In a deposition, the witness gives testimony in a location such as a lawyer's office, with the court clerk to record it and lawyers present. The witness indicates that he or she will tell the truth, and provides testimony. The lawyers usually guide the witness through the testimony with a series of questions. When the testimony is over, the witness signs the prepared witness affidavit and another person signs as well, acting as a witness to the fact that the deposition proceeded as stated.
If a witness cannot be present in court for the trial, a witness affidavit may be read into the court record. It is accepted just like regular court testimony because the witness has sworn to the truth of the document, and lawyers for both sides had an opportunity to ask questions during the deposition, so the right to cross examination has not been infringed.

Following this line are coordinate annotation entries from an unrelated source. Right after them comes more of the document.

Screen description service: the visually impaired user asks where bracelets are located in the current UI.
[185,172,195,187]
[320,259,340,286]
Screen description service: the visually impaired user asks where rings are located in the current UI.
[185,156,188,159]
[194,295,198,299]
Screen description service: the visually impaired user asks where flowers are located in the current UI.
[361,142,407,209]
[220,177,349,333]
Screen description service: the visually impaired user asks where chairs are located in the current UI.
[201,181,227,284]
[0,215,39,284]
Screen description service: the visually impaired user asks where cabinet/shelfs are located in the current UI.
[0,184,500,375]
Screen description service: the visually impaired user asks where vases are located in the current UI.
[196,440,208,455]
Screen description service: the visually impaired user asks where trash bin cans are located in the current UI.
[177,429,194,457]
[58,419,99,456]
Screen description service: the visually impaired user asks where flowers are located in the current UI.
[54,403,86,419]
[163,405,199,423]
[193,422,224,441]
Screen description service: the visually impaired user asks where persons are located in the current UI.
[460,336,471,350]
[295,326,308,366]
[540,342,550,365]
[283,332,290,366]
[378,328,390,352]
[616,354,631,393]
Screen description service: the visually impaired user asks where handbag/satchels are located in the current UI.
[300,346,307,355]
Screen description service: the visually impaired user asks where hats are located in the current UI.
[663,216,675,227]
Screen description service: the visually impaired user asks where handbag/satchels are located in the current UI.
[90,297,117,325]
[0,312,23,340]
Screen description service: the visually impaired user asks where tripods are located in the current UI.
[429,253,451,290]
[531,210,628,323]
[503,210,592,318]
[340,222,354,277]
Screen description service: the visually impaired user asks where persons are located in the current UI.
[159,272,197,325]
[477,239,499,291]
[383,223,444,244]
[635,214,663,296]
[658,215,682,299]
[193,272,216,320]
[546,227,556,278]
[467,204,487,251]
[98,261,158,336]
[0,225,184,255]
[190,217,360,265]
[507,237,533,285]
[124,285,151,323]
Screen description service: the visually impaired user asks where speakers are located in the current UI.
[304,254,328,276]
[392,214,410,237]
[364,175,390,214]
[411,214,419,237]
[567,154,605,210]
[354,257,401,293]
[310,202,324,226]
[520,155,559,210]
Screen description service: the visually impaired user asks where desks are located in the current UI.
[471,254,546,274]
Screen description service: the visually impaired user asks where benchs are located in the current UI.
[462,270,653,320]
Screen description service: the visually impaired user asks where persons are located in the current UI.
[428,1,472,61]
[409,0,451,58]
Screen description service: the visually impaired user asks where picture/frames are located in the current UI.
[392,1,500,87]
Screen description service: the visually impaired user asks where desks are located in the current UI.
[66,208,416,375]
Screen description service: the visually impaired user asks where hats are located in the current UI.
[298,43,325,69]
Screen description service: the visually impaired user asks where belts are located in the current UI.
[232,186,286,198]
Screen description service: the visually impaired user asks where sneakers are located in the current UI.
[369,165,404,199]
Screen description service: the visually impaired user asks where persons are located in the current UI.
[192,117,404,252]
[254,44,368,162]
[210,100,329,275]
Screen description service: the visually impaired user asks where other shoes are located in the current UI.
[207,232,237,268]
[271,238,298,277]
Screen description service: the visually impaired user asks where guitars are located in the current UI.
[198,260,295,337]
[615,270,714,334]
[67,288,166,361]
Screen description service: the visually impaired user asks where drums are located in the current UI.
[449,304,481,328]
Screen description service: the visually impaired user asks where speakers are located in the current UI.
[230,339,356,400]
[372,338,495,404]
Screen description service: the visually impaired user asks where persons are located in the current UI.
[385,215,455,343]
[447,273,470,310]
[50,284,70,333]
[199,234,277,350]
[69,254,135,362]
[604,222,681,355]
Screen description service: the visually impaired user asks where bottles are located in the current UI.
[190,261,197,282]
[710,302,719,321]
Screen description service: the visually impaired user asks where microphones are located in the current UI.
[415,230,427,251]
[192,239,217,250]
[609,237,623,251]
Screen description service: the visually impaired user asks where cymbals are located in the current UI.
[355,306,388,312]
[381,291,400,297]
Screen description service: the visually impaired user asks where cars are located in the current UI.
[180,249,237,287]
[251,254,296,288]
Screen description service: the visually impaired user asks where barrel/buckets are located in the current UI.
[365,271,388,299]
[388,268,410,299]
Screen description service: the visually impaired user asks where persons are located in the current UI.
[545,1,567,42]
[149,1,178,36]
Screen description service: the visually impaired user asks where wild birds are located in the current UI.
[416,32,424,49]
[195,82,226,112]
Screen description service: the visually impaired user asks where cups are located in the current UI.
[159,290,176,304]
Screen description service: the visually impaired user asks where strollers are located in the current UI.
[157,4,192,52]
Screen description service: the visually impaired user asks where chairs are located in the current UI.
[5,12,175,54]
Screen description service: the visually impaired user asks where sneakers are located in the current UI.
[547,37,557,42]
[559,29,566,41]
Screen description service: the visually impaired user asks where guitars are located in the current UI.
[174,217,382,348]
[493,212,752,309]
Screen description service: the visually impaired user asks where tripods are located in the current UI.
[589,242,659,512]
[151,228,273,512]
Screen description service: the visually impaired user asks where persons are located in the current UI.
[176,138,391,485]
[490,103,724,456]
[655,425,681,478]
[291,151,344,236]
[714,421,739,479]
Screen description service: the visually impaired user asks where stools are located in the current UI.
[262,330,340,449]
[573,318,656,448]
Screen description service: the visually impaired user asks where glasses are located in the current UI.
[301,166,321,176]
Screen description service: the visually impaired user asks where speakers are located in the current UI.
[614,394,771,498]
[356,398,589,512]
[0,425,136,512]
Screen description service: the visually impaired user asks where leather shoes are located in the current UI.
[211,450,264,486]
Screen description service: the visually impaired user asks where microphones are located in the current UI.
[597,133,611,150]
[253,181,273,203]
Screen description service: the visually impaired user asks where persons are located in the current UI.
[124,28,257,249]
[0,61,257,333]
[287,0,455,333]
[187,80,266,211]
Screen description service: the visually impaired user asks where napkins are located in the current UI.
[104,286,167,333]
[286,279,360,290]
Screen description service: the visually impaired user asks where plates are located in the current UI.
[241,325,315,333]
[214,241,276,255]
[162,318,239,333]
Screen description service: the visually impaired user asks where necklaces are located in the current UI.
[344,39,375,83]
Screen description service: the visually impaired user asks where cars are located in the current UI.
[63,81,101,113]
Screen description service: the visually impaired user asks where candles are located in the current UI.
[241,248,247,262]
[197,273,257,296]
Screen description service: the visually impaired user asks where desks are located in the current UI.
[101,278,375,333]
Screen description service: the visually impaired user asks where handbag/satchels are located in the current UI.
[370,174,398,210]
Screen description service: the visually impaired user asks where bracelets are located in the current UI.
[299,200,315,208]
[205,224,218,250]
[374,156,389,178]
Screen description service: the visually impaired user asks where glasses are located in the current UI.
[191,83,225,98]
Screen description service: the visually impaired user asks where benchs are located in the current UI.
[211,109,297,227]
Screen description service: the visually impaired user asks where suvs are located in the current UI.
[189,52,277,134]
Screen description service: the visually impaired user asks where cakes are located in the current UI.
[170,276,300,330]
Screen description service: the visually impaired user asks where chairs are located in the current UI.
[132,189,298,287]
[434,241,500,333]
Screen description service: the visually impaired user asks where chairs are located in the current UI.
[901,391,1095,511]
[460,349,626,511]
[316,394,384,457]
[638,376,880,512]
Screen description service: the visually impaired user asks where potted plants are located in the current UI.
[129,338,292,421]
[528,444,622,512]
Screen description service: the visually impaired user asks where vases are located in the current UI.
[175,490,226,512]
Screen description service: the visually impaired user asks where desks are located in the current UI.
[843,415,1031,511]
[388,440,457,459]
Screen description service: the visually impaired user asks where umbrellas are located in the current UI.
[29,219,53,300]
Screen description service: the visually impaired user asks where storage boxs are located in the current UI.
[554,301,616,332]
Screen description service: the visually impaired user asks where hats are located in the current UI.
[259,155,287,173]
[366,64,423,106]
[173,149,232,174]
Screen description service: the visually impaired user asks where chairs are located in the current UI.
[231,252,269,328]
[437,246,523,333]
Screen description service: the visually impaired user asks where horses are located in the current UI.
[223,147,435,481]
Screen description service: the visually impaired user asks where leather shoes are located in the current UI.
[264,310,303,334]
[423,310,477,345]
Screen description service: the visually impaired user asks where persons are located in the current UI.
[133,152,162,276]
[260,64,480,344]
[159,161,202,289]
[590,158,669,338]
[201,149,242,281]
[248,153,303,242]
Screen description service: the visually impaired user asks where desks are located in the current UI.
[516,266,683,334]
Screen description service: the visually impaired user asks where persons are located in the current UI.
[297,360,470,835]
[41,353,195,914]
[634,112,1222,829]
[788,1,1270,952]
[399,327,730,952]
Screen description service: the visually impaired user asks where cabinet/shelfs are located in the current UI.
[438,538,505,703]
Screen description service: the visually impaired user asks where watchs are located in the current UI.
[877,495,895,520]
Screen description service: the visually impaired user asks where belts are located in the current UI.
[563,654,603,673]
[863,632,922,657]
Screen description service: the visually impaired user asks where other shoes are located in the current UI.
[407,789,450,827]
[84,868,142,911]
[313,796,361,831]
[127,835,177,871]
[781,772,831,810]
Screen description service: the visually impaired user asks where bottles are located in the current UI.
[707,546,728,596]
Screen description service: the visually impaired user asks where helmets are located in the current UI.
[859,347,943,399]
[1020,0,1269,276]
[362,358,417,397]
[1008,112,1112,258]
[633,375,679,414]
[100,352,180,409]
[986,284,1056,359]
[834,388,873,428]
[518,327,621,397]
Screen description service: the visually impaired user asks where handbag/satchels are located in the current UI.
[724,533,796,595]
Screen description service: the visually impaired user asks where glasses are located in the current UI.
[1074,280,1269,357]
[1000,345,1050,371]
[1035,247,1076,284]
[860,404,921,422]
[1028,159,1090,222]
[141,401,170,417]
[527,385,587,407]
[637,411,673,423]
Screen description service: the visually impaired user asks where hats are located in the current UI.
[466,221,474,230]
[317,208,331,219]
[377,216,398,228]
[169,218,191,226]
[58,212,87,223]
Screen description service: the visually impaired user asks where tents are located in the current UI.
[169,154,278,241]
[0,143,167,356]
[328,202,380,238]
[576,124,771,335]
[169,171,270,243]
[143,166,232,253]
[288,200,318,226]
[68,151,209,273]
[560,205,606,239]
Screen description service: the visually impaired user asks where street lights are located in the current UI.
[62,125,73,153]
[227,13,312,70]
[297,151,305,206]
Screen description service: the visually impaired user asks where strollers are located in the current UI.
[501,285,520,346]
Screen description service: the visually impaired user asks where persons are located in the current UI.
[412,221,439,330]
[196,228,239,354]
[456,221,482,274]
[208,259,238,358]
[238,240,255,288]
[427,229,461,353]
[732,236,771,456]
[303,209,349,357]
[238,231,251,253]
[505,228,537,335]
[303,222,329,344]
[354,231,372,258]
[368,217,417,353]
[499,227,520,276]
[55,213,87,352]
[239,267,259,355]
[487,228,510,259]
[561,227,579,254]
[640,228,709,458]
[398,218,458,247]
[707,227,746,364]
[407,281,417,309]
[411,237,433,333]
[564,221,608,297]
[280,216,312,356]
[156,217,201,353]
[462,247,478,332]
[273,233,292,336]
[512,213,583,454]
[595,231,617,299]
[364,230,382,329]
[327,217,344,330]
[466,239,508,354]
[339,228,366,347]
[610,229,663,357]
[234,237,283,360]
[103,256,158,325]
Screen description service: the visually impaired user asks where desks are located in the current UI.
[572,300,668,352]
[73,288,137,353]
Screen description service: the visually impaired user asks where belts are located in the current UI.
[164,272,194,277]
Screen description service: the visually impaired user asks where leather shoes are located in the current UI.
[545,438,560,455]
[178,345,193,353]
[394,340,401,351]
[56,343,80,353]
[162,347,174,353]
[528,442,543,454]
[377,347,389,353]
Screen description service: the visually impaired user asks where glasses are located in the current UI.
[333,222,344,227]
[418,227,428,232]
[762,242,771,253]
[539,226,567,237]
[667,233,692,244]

Another way in which a witness affidavit can be used in court is in a challenge to testimony. If a witness tells two different stories, a lawyer can ask why they differ. Clear contradictions which suggest that the witness is falsifying information, rather than simply misremembering or misstating, can be used to undermine the testimony of the witness and potentially to charge the witness with perjury or contempt of court.
If you are asked to give a deposition in relation to a trial, you must comply. It is important to be aware that once sworn in, a witness cannot falsify information without legal penalties. When the witness affidavit is prepared and your signature is requested, read through it to make sure that your deposition is accurately represented. If information appears to be erroneous, do not sign the document, and request that the document be compared with the transcript taken by the court recorder during the deposition to correct the problem.
People may also use the term “witness affidavit” to describe any sort of legal form which is filled out to testify to the truth of a matter, not necessarily to a record of a deposition. For example, someone can fill out and sign an affidavit indicating that he or she witnessed a marriage, upholding the claim that the marriage is legally valid.